Wednesday, February 13, 2008

Glomerulonephritis slow trigger hypertension DR features

Chronic glomerulonephritis without renal failure, the general incidence of hypertension and renal function was directly proportional to the extent of the damage relations. Glomerular lesions lesser extent in the circumstances, hypertension, a rare occurrence, even though there are also more mild hypertension. Glomerular lesions in the development of renal injury increase, the incidence of hypertension and the degree of increase as a result. Because patients with chronic glomerulonephritis more in the intake of sodium and water, the body of the impact of significantly larger than normal, so to speculate hypertension may be related to the occurrence of abnormal regulation of body fluids. But with renal insufficiency, Shuinazhuliu caused by high blood volume status is often a major factor in the development of hypertension. In addition, plasma renin activity increased total peripheral resistance increased, the development of hypertension is another important reason. Clinical diagnosis based on the following points: (1) patients with previous history of acute glomerulonephritis. (2) recurring edema and proteinuria, and accompanied anemia, hypoproteinemia and azotemia. (3) retinopathy is not obvious. (4) microscopic hematuria and proteinuria appeared in hypertension, proteinuria and the persistence of high blood pressure is not significant. (5) IVP angiography showed bilateral renal excretion delays and narrow, it can help chronic glomerulonephritis symptoms in the diagnosis of hypertension. Chronic glomerulonephritis induced hypertension symptoms, although the above characteristics, but it is sometimes difficult to distinguish patients with hypertension.
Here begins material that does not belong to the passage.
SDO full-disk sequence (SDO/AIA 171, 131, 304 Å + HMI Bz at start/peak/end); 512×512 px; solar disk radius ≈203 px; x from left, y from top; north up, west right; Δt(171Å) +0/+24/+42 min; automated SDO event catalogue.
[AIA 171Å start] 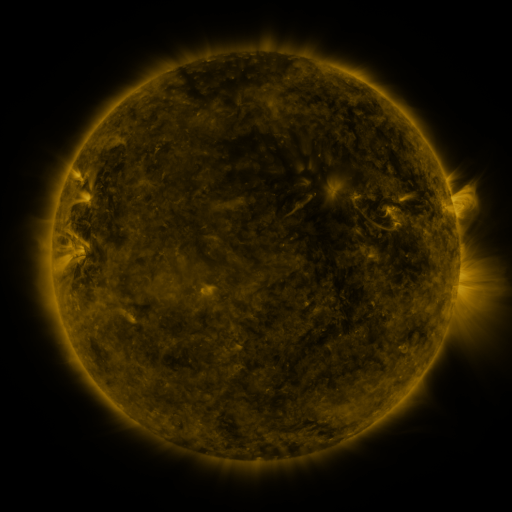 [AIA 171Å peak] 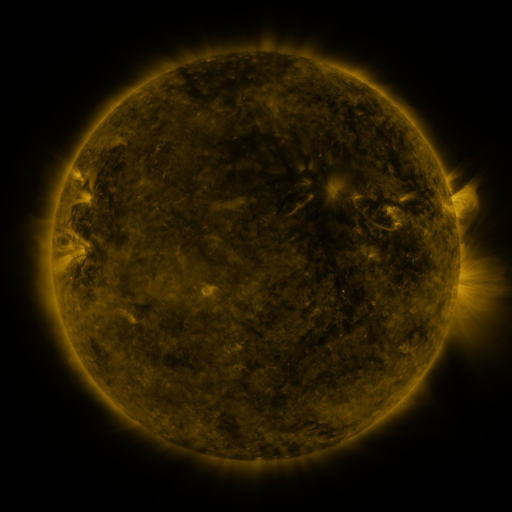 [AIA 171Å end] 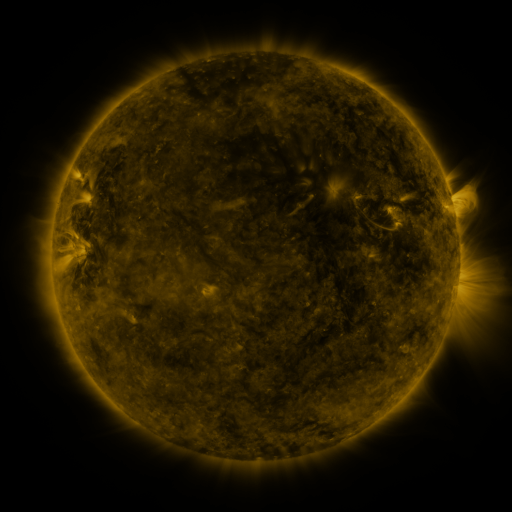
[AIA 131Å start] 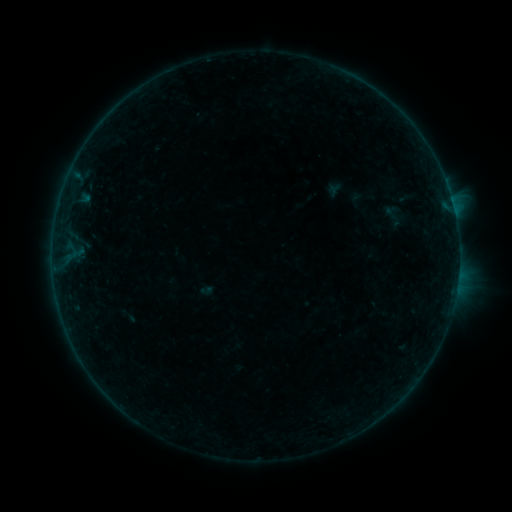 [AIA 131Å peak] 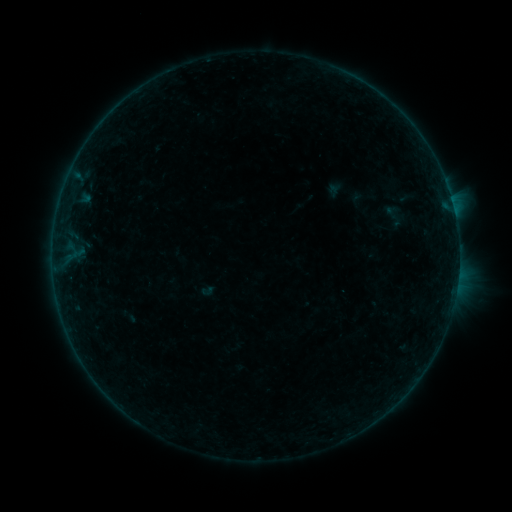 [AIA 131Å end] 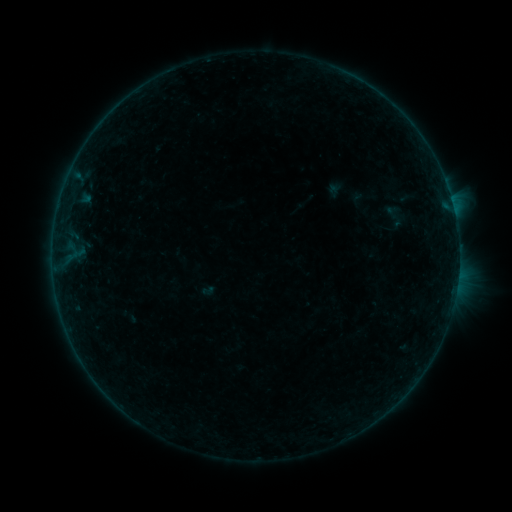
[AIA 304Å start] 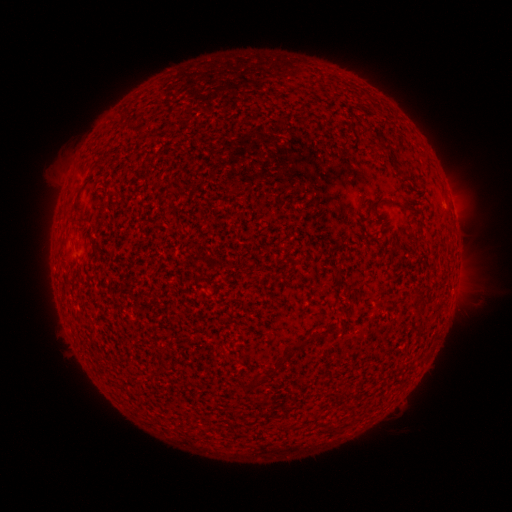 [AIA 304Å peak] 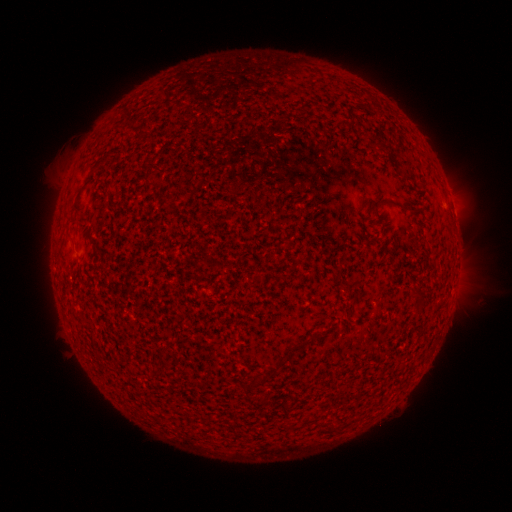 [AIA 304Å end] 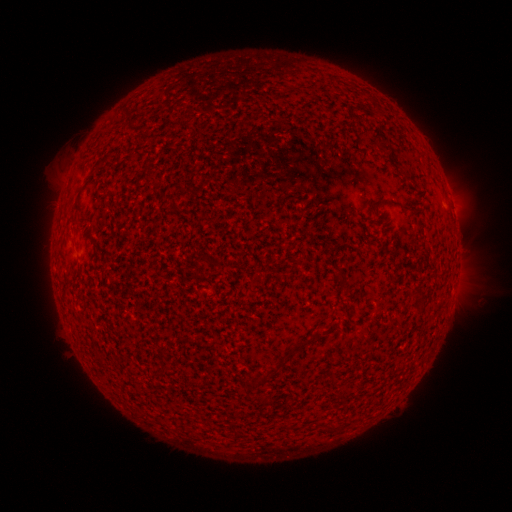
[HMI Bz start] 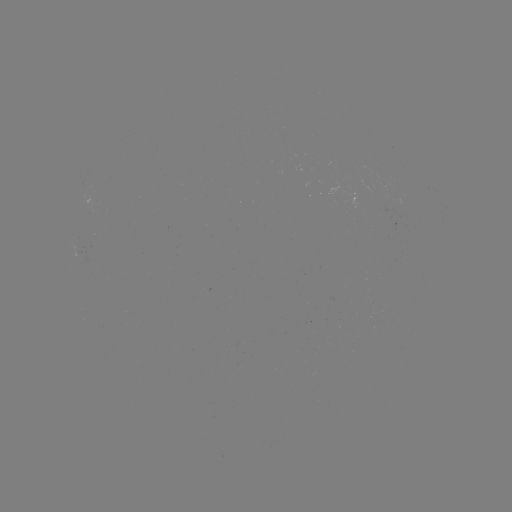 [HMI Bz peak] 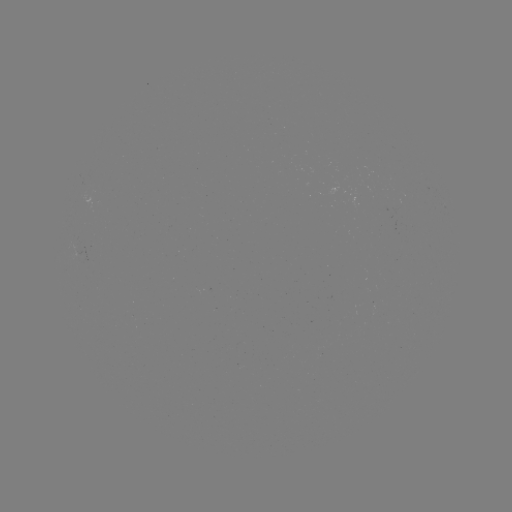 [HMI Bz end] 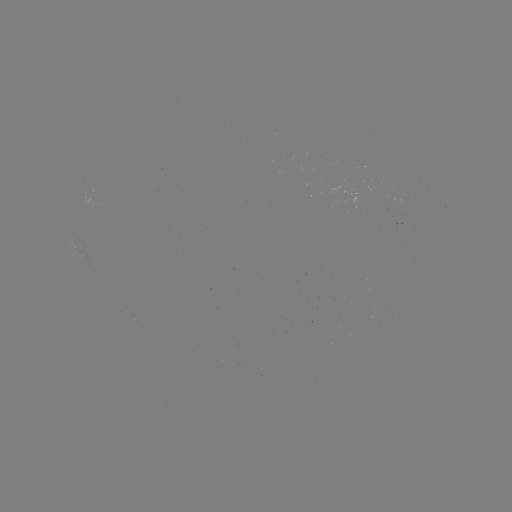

In the blood pressure significantly increased occurrence or renal failure, hypertension is not easy with three of hypertension and radical differential. They can be a protein in the urine, red blood cells and type, there azotemia arteriosclerosis and retinal hemorrhage, edema, etc. as papillary lesions. In hypertensive patients with clinical manifestations kidney damage, attention should be differentiated, for the corresponding treatment, and this improvement of the disease and prognosis is very important.